Who Knew ? A World Class Private Garden in Petaluma

 Either Sara Malones' extraordinary garden is an unknown, or I am not hanging out with the right crowd. Maybe combinations thereof. Back in June my friend Denise of A Growing Obsession arranged for a visit to Saras' garden at the tail end of a mini garden-blogger get together in Mendocino County. Sarah generously agreed to our Monday morning visit and escorted us enthusiastically through the garden. You can read Denises post here- .

  I wasn't really sure what to expect-my understanding was that Sarah collected conifers (how I would love to collect conifers) but the reality is that Sara collects everything-trees, shrubs, perennials and succulents. For me what defined the garden was the trees. I am a admitted tree-ignoramus-it's my weakest link in horticultural knowledge. I have no room for trees in my own garden so I don't concentrate my hort education efforts in that direction. It's not that I don't know any, but I don't know many.

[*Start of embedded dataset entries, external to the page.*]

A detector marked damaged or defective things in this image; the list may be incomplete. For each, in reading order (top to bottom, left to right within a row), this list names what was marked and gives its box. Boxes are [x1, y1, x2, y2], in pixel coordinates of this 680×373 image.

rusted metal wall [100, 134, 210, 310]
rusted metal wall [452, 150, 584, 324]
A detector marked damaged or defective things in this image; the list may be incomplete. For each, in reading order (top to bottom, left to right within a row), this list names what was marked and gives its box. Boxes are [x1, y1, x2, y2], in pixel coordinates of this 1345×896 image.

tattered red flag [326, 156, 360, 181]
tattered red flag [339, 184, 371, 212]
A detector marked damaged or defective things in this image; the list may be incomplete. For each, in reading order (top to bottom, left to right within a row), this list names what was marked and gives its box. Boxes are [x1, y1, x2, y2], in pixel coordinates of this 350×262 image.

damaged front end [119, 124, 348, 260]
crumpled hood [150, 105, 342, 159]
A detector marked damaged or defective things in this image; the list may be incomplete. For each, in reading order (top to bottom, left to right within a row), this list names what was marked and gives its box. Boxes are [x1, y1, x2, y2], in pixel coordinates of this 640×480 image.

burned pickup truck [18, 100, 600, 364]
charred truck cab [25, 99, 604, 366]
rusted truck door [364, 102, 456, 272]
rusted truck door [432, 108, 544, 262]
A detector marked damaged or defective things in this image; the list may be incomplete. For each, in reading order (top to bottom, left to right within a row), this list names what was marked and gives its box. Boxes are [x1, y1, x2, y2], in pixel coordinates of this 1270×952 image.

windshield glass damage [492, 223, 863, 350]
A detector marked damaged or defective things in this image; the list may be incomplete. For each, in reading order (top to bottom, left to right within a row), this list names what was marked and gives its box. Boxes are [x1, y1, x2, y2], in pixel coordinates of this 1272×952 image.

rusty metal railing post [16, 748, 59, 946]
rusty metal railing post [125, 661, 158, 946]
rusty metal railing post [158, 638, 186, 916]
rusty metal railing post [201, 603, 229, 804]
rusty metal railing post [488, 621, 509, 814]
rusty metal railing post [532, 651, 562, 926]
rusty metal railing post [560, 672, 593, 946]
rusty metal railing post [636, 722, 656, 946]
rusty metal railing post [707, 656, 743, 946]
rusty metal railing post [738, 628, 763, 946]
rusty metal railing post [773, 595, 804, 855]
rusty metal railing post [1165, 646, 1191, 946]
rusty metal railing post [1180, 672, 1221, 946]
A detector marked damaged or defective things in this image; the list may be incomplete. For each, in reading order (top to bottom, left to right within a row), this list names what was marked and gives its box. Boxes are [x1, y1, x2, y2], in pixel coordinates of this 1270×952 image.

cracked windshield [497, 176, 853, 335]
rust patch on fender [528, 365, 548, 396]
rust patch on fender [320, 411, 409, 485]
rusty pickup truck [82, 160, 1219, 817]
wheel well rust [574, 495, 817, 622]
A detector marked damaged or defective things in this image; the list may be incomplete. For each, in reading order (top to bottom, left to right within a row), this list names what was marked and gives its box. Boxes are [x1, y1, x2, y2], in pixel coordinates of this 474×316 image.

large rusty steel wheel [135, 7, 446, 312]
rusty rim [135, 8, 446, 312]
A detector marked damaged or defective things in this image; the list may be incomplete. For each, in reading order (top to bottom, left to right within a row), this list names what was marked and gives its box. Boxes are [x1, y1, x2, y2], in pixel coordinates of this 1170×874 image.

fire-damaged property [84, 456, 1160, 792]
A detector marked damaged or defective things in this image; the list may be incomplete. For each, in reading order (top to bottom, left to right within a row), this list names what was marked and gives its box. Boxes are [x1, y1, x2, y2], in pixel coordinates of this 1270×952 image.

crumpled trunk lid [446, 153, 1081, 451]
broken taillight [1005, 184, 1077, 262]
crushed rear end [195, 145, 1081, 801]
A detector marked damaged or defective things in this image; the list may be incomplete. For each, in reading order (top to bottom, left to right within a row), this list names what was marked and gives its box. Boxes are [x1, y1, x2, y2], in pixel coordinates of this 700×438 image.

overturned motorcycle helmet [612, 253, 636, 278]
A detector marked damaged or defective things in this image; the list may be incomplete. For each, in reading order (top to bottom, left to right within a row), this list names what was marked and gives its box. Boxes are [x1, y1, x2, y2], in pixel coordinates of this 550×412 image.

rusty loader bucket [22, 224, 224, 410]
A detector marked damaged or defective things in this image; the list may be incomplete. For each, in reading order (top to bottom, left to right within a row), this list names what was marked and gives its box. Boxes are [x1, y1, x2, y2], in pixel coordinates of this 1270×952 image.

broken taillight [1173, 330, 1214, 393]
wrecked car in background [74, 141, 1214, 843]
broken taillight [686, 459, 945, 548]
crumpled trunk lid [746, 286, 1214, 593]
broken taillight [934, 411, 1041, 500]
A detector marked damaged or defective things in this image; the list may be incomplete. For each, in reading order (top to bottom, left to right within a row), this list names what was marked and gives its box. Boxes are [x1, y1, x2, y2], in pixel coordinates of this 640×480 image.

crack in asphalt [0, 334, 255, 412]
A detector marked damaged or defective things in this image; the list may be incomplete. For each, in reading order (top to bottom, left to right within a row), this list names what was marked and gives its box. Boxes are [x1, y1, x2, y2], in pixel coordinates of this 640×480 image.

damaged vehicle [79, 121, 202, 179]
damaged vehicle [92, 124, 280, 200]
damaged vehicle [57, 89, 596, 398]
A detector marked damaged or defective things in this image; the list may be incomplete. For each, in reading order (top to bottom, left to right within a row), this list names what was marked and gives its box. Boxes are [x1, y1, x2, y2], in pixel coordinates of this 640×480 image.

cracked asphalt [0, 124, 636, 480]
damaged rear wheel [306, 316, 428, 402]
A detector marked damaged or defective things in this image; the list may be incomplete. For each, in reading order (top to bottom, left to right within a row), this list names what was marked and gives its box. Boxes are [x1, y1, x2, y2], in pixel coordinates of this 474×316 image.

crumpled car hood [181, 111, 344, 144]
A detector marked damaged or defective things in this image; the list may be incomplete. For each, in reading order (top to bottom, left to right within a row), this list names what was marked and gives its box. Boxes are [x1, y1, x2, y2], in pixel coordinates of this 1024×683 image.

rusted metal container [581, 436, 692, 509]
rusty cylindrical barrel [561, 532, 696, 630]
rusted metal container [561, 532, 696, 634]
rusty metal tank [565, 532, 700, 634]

 I am probably a broken record when it comes to complaining about strong contrasty light on garden visits, and of course we arrived at Circle Oaks Ranch on a sunny, cloudless, beautiful late morning . I fiddled with these photos the best I could in Lightroom, and I hope they at least convey some idea of the depth and breadth of the plant inventory in this garden. I really regret that I was not more diligent in writing down plant names and some of the history of the garden that Sarah shared with us. I will tell you, she is an absolute encyclopedia.

 This fantastic pond-waterfall feature greeted us early in the tour.

In this entry area you can see a few non-everyday plants. Cussonia in the lower left. Is the tree a Palo Verde ? I don't know, but I feel good about the ID of the palm as a Bismarkia.

 This scene feels positively Oregonian.  No idea what those fabulous conifers on the right are.

And speaking of conifers..

 Lets combine Restios with an impressive speciman of Yucca 'Bright Star' and a few more conifers as a backdrop.

 There was talk of setting up a wedding venue here, as I recall this area of the property was its' future home.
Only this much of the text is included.